Uber on Monday announced the acquisition of startup Geometric Intelligence, a move designed to increase its presence in the autonomous vehicle technology field.
Geometric CEO Gary Marcus will become the chief of Uber’s new artificial intelligence business.He will lead the newly formed Uber AI Labs, which will be dedicated to conducting research into artificial intelligence and machine learning for Uber, according to Jeff Holden, the company’s chief product officer.
The new AI lab initially will be staffed with the 15 employees from Geometric Intelligence, and additional hires are expected in the future.
Marcus, a professor of psychology and neural science at New York University in Manhattan, in 2014 cofounded Geometric Intelligence with Zoubin Ghahramani, a Cambridge professor of machine learning; Kenneth Stanley, a professor of computer science at the University of Central Florida; and Douglas Bemis, a PhD graduate in neurolinguistics at NYU.
The firm grew out of a business incubator at NYU through a partnership between its Tandon School of Engineering and the New York City Data Future Labs.
Additional AI and machine learning will be used to help the company with a variety of scenarios, according to Uber’s Holden, including everything from finding an optimal route for the arrival of your car to placing an order using UberEATS, or matching up riders for UberPOOL.
It could be applied to the development of new types of robotics, or helping a self-driving machine navigate the world using autonomous vehicles, or even helping guide an aircraft through busy airspace.
Uber did not disclose terms of the Geometric Intelligence acquisition.
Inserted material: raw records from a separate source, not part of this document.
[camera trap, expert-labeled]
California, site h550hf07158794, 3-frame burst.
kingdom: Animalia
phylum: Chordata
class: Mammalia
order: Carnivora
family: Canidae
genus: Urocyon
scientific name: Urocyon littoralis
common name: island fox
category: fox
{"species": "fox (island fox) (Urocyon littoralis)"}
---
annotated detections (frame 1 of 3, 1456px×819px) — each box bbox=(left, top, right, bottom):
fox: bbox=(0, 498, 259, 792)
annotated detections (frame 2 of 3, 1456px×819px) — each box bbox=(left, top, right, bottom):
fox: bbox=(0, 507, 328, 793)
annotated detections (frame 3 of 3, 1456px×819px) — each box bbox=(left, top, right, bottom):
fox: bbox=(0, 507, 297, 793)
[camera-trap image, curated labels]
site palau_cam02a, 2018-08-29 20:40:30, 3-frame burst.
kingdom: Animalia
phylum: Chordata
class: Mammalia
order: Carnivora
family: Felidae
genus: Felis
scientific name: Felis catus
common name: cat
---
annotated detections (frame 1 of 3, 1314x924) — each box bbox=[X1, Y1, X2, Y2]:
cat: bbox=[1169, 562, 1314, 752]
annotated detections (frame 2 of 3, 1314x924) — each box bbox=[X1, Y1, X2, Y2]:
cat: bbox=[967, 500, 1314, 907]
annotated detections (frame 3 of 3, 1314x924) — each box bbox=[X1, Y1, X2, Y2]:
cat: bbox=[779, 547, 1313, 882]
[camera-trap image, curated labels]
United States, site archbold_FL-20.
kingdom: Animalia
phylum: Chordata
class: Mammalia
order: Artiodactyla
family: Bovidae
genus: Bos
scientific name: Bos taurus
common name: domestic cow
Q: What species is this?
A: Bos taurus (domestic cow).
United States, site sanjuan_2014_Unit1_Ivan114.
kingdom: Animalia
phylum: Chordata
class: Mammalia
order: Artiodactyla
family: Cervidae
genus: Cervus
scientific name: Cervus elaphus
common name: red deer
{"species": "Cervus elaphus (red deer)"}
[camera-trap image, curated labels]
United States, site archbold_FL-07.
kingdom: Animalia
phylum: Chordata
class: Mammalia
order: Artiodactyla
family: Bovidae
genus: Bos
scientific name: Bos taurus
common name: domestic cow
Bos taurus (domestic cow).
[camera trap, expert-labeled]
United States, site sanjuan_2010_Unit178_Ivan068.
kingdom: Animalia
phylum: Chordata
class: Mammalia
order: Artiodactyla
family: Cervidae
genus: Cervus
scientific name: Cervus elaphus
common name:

The agreement will further Uber’s efforts to expand into autonomous vehicle technology. The company already is testing autonomous vehicles in Pittsburgh as part of a pilot program to examine how well self-driving cars perform while transporting passengers under real-world conditions in the city.
Autonomous Vehicle Demand
“Uber’s ultimate goal is to create a massive fleet of self-driving vehicles for every major global market,” said Karl Brauer, executive publisher of Kelley Blue Book.
“Processing the amount of data these vehicles will collect is impossible without advanced AI,” he told the E-Commerce Times.
Machine learning is a necessary technology to make self-driving vehicles able to navigate real-world conditions, he pointed out, but Uber wants to have more than just safe self-driving vehicles. It wants to implement the most efficient methodology for deploying those cars, and machine learning will be a key component of making that happen.
Artificial intelligence “seems to be the critical element” for the safe use of autonomous cars, observed Steven Polzin, director of mobility policy research at the University of South Florida’s Center for Urban Transportation Research.
Transportation fatalities are measured in terms of incidents per 100 million miles of driving, he said. Overall, there are 1.15 fatalities per 100 million miles, but the autonomous vehicle industry has yet to reach the level of development and testing necessary to match that level of road experience.
“I think Uber is realizing there is a finite ability to scale up services dependent on drivers,” Polzin told the E-Commerce Times. “If the economy takes off and the job market gets even stronger, it could be increasingly difficult to find drivers.”
Other factors can play into the increasing demand as well. For example, with the legalization of recreational marijuana in Colorado, the city of Denver recently was unable to find enough qualified bus drivers who could pass a drug test, he said.
Uber previously had announced plans to develop a joint autonomous vehicle testing center with Carnegie Mellon University. However those plans failed to materialize, and a number of the researchers involved went to work for Uber directly to assist in the firm’s creation of a testing and development center.